I was raised in what Occidentals would call the "traditional" way. I don't know where all these weird traditions come from, but it is how most my friends and family were raised too.
I was not breastfed, I slept in my own crib since day 1 and in my own room since I turned 6 months. I was transported in a stroller, born via c-section and tied to a schedule.
I turned out OK. I have 2 wonderful parents that not only love me and my siblings like crazy and keep providing and helping us, even as adults. They also love each other more than anything else. I am very fortunate that I still have 2 healthy parents living together and always willing to help.
But my health did not turn out that great. Even though I am in good shape, my thyroid doesn't work, I have arthritis and hypoglycemia. According to my parents, those problems were unavoidable. Still, before turning 1, I got every sickness on the manual, had to be moved out of Mexico City due to respiratory problems and did not gain height or weight in a really long time.
One other problem I always had was lack of sleep. I would spend hours and hours looking at the ceiling, reading, wondering around the house. I woke up at 7 am every Sunday when everybody else was sound asleep and even wrote poems about my insomnia in my teenage years.
All that came to an ending when I got pregnant. I noticed I was falling asleep on the Subway, watching movies, driving (don't do it please)... That was the most obvious pregnancy sign.
But then the baby came out. I had been raised to think that they had to go to the moses basin and then to their own crib. I had everything ready and... his first night on the house was living hell. He woke up some 5 times. I would nurse him, he would go back to sleep and wake up 30 minutes later.
By the third night, I was so exhausted that when he woke up at 5 am and I wanted to wait half an hour to feed him (according to the "schedule"), I brought him to bed, and the three of us passed out for 3 hours!!

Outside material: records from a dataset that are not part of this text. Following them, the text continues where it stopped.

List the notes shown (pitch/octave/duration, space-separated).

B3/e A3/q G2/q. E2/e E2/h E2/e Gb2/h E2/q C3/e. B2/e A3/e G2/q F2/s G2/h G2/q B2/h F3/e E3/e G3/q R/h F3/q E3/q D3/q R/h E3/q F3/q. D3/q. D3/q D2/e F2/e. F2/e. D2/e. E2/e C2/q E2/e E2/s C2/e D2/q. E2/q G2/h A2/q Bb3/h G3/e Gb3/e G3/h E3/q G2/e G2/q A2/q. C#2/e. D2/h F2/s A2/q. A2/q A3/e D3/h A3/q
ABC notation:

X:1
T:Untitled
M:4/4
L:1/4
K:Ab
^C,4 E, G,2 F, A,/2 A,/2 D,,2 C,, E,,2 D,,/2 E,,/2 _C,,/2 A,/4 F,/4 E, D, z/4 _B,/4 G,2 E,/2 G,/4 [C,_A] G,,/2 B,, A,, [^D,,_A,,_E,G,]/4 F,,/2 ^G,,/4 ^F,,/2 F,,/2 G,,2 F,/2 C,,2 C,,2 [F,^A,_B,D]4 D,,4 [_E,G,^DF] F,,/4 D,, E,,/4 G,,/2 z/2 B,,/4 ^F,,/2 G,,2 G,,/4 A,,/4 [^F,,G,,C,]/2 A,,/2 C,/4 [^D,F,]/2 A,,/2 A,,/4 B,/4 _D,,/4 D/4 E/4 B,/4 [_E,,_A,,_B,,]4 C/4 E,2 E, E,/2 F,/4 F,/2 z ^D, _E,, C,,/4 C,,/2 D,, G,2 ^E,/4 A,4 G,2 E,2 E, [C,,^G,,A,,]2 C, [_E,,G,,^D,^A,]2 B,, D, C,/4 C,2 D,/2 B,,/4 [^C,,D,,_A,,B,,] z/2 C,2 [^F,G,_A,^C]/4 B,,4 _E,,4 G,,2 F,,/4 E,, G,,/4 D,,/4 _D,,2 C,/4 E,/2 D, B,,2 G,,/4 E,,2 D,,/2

All of a sudden we woke up at 8 am, refreshed and happy. I told my parents what had happened and my dad just said "NO". I felt so guilty I tried for several nights to fix that terrible mistake, only to realize that the only way we would get some rest was sleeping the three of us together.
Then a friend of mine sent me Dr Sears' Baby Book. It was an awakening. I saw the "converting" and the "sect" part of it and took things with perspective. But I found a validation in my every night sleeping routine and started doing it without guilt.
Later on I discovered a fantastic ability: the art of sleeping during the day. I had never been able to master such a craft. Naps were never part of my agenda, I had always been deprived of sleep, because if I had not done it at night, it would just never come and recovery was never on the horizon. Better yet, I could put my baby to sleep with me. It was not what my dad told me: "sleep while the baby sleeps or you won't have a chance" but "if you want to sleep, take the baby and make him sleep too".
I'm a much healthier human being since I became a mom. I don't recall when was the last time I got a serious cold but it was more than 2 years ago. My boys have never been sick, they don't know the meaning of it. I don't know if breast feeding and co sleeping has anything to do with it, but I can safely say that it has been a pleasure to have two babies that sleep through the night from the start, nurse while sleeping and keep going. It works for our family and has saved me countless sleep hours.
So if somebody tells me that it will take a lot of effort to get my boys to sleep in their own bed, it will never equal what I have saved. And yes, Little Guy likes sneaking in some nights, but mostly sleeps on his own by now, effortlessly.